• WHAT YOU NEED TO DO:
From the article below about the stabbed boy denied his predicted GCSE grades, copy out the passage between "He lost part" and "complete his course.", inclusive, word for word.

• EXCERPTED TEXT:
════════════════════
Boy who was stabbed in the chest and missed his GCSEs in hospital is denied his predicted grades

Patrick Grafton-Green
The boy was the victim of a random stabbing attack in Enfield, north London: Katie Collins/PA Wire

A boy who missed his GCSEs because he was stabbed in the chest may be held back a year after he was denied his predicted grades by exam boards.

The 16-year-old was the victim of a random attack in a park in Enfield, north London, two weeks ago.

He lost part of his lung in the attack and only recently returned home from hospital.

He had been expected to get good grades, including A stars, however pleas from his head teacher, MP and parents to the exam boards have been turned down, The Times reported.

If a pupil has not sat their final exams, boards can use discretionary powers to grant GCSE certificates in "rare and exceptional circumstances".

However The Joint Council for Qualifications (JCQ), which represents the boards AQA, OCR and Pearson Edexcel, told the newspaper that it would offer only an honorary award in the form of a letter – not the same as a certificate – that explained why he could not complete his course.
════════════════════
• AVAILABLE DATA:
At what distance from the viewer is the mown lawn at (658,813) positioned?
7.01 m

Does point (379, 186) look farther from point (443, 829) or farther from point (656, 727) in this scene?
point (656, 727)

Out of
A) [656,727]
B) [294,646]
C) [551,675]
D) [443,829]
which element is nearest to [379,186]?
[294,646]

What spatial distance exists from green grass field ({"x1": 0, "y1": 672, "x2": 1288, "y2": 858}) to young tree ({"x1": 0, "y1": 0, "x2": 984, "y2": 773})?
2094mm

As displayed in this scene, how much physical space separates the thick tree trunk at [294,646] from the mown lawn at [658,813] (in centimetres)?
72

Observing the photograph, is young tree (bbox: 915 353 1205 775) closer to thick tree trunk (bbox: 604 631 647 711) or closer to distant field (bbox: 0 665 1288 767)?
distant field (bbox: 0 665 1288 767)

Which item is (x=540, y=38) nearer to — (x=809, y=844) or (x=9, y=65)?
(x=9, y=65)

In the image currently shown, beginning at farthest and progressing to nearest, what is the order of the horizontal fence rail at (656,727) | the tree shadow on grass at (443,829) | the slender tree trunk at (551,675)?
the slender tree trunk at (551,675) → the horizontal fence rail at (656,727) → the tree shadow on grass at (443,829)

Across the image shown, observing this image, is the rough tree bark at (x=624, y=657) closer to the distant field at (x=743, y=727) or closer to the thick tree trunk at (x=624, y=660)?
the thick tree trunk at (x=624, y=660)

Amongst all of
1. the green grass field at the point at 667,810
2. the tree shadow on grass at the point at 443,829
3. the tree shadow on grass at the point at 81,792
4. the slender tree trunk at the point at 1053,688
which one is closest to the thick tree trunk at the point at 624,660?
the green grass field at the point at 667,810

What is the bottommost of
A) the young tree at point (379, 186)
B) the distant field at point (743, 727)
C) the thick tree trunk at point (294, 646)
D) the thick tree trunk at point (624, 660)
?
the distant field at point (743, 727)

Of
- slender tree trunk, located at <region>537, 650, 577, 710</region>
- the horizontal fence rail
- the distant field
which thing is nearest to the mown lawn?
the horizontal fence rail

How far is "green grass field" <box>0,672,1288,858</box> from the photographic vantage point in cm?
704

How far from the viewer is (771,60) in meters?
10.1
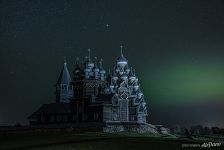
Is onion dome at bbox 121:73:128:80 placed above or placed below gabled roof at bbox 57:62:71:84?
below

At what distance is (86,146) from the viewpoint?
35.8 metres

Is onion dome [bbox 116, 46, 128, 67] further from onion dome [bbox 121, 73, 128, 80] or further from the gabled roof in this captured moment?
the gabled roof

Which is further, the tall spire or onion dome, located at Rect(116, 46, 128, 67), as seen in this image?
the tall spire

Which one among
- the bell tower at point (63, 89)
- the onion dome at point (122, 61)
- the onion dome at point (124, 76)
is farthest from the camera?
the bell tower at point (63, 89)

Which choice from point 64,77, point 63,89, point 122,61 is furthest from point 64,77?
point 122,61

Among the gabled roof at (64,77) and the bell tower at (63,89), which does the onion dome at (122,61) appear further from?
the gabled roof at (64,77)

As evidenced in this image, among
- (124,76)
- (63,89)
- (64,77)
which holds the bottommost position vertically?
(63,89)

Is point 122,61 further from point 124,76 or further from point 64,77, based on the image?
point 64,77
════════════════════
• RESPONSE:
He lost part of his lung in the attack and only recently returned home from hospital.

He had been expected to get good grades, including A stars, however pleas from his head teacher, MP and parents to the exam boards have been turned down, The Times reported.

If a pupil has not sat their final exams, boards can use discretionary powers to grant GCSE certificates in "rare and exceptional circumstances".

However The Joint Council for Qualifications (JCQ), which represents the boards AQA, OCR and Pearson Edexcel, told the newspaper that it would offer only an honorary award in the form of a letter – not the same as a certificate – that explained why he could not complete his course.